Functional genomics examines how genes and regions across the genome contribute to biological processes.
Questions it can answer:
- Which populations are associated with a phenotype/disease?
- What is the relative abundance of species?
- Which genes are expressed under specific conditions?
- How does a population shift under environmental change?
- What metabolites are produced?
BIOLOGY IS A big data problem
NGS generates vast amounts of sequencing data, requiring computational power and bioinformatics expertise.


The cost of sequencing has plummeted, but data output is growing faster than Moore’s law for computing.
Short reads must be mapped to a reference genome to assemble full genomes.

This is the read alignment problem.

Compared to the human genome (~3 billion bp, 3.2GB), bacterial genomes are tiny (~3–4 million bp, ~3.87MB) (source).
Metagenomics — who is there?
Metagenomics = sequencing all DNA in a community.
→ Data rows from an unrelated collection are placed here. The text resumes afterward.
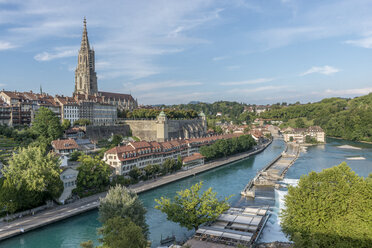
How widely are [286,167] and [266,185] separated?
13.0 metres

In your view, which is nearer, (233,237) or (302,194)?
(302,194)

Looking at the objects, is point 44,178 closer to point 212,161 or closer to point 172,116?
point 212,161

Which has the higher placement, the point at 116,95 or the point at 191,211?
the point at 116,95

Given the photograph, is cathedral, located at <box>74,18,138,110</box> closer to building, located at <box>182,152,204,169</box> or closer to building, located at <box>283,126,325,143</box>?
building, located at <box>182,152,204,169</box>

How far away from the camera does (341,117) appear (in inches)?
4090

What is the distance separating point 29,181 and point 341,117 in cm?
10291

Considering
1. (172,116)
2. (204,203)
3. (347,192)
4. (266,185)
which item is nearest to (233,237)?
(204,203)

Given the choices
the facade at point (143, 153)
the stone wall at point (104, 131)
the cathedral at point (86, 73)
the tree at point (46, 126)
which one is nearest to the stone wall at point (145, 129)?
the stone wall at point (104, 131)

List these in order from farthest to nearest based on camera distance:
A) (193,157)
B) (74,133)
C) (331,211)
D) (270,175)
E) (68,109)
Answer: (68,109) < (74,133) < (193,157) < (270,175) < (331,211)

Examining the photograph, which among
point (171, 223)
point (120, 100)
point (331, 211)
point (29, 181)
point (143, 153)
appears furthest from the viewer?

It identifies taxa present and their functional genes.

Metagenomics ≠ meta-analysis. Metagenomics = genetic survey of an environment. Meta-analysis = comparison across datasets.
16S ribosomal RNA
16S rRNA is the barcode gene in microbial ecology. It’s:
- present in all bacteria
- highly conserved within species
- has variable regions useful for taxonomy
- sometimes insufficient (e.g., E. coli vs. Shigella >99% identical Devanga Ragupathi et al., 2017)

Carl Woese pioneered 16S phylogenetics in the 1970s, proposing the 3-domain system (Bacteria, Archaea, Eukarya) Woese et al., 1990.


Advantages of 16S:
- cheap
- high sample throughput
- huge databases
Disadvantages:
- not quantitative (multiple 16S copies per genome)
- limited resolution (often genus-level)
- compositional (relative, not absolute)

Metagenomic whole genome sequencing
WGS captures all DNA, including viruses/fungi missed by 16S.

Steps:
- Extract DNA
- Prepare library + sequence
- Map reads to marker genes, pangenomes, or protein DBs (MetaPhlAn, HUMAnN2)
- Or assemble de novo (de Bruijn graphs)


Output: complete genomes (rare) or contigs (common).
Metatranscriptomics — what can they do?
Looks at RNA transcripts to see which genes are actively expressed.

mRNA = single-stranded transcript coding for proteins. By sequencing RNA (RNA-Seq), we capture active functions.
Process:
- Extract RNA
- Reverse transcribe to cDNA
- Fragment + sequence
- Align reads → quantify expression

Approaches:
- Reference-based alignment (STAR, HiSAT2, Bowtie)
- Splice-aware alignment (TopHat2, etc.)
- Pseudo-alignment (kallisto Bray et al. 2015)
Challenges:
- bacteria lack polyA tails → high rRNA contamination
- many microbes lack reference genomes

Differential gene expression analysis
Heatmaps, PCA, clustering are used to visualize expression.

Proteome
The proteome = all proteins expressed. More accurate than transcriptome since not all transcripts → proteins.
Metabolome
Metabolites = intermediates + end products of metabolism. Reveal biochemical pathways.
Metaphenome
The metaphenome = combined functional output of a microbial community in its environment.

Attempts to connect in situ expression to ecosystem-level functions like cellulose decomposition, methanogenesis, sulfate reduction.
Conclusion
I hope this foray into microbiome genomics illuminated some of the methods shaping modern research. In future posts I’ll dive deeper into workflows using real NGS data.